Here's are a few things to look for:
Inspect each blade visually to make sure that there aren't any chips on the face, sides or top of any teeth, and that there are not any cracks in the carbide. (To make sure the sharpener checked them and didn't just run the sucker)
If you get teeth replaced, check the weld to make sure it is solid, and that the steel behind the carbide is not discolored. If it is blued, the tooth in question may have lost it's temper, and you could lose the tip right away. It might be ok, but why risk it if you have a choice? You can also look at the bottom of the face where there is usually a small bevel, and make sure it is perpendicular to the blade itself. Carbide is only strong in one direction, and it should be oriented properly. Even if the orientation is good enough to work, a sloppy mounting is not a good sign.

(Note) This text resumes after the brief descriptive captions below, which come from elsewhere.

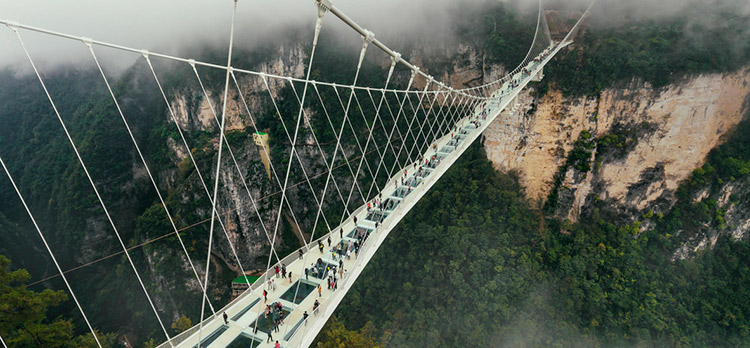 How to Build a Bridge Between Sales and Marketing Teams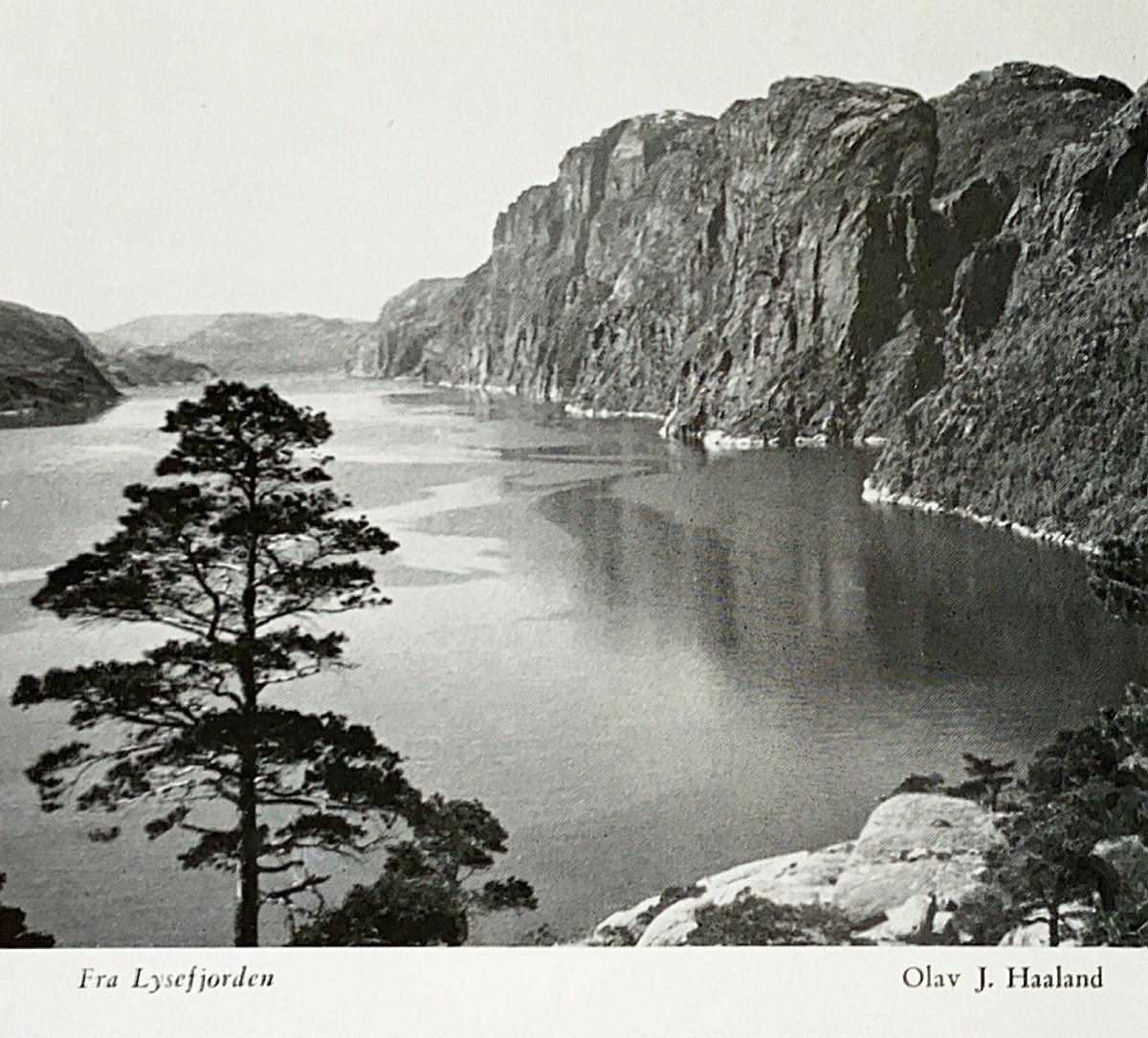 Bidrag i fotokonkurransen i årboka fra 1956. Motivet er mest sannsynlig fra utkikkspunktet ved Bakken gard i Lysefjorden.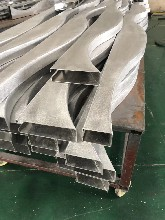 可水洗铝晟室内金属东森游戏主管饰铝天花弧形造型木纹铝方通量大从优图片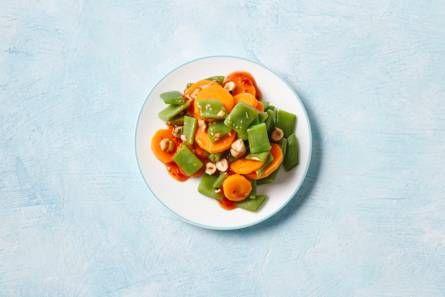 Snijbonen-wortel-salade met hazelnoten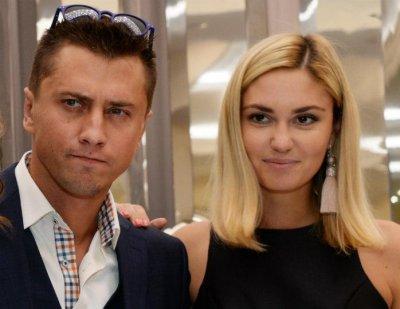 Агата Муцениеце перестала снимать влог «Прилучные будни» после слухов об избиении
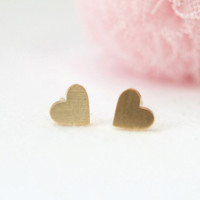 Little gold hearts  studs earrings by laonato on Etsy
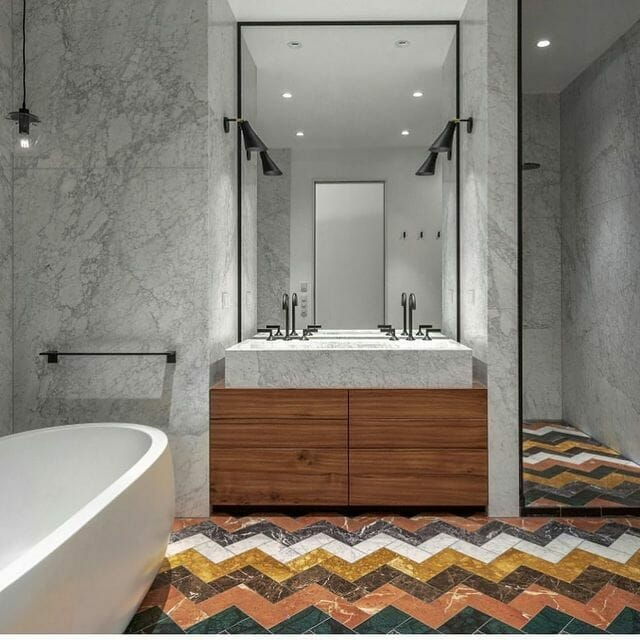 Coloured bathroom and Neutral Walls By Lien Tran Interior Design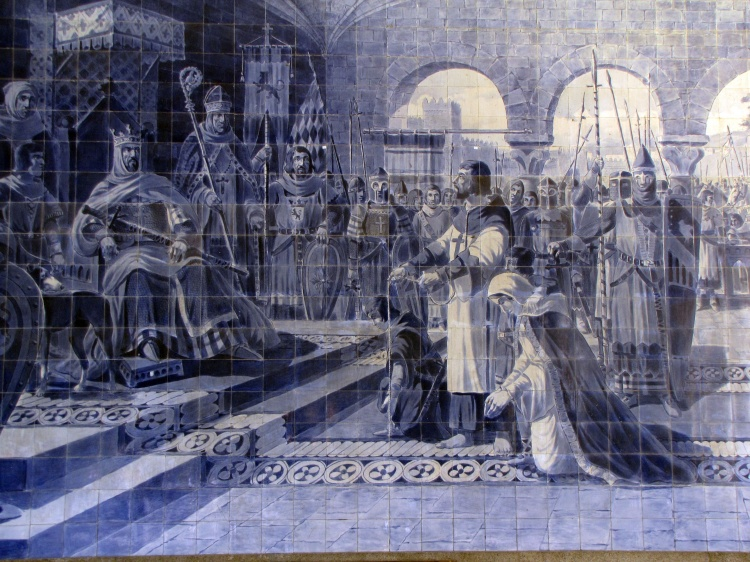 Egas Moniz de Ribadouro & his family before the King with ropes around their necks. These tiles are in São Bento Railway Station, Porto, Portugal.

Get a micrometer and measure each tooth to make sure that the teeth are consistant. If you get a dial mic with a post, you can mount your blade on a spindle and turn it to check for consistancy- a decent sharpening should stay within a range of 1-2 mils on the top and sides, or else your teeth will wear unevenly. New blades are generally not this precise, but if you're having them professionally done, you should expect better specs. Be advised that some blade styles have different tooth heights to increase performance: for example- a miter blade has teeth in groups of 5, four of them alternately bevel and should be the same height, but the fifth is flat and should be 10-15 mils lower, since it's only funtion is to knock off the v-shaped tip inside the cut. If it is the same height, it will be doing far too much of the work, and will chip quickly. A triple-chip blade alternates between a tooth with beveled corners and flat teeth. The beveled teeth should be 10-15 mils higher than the flat teeth.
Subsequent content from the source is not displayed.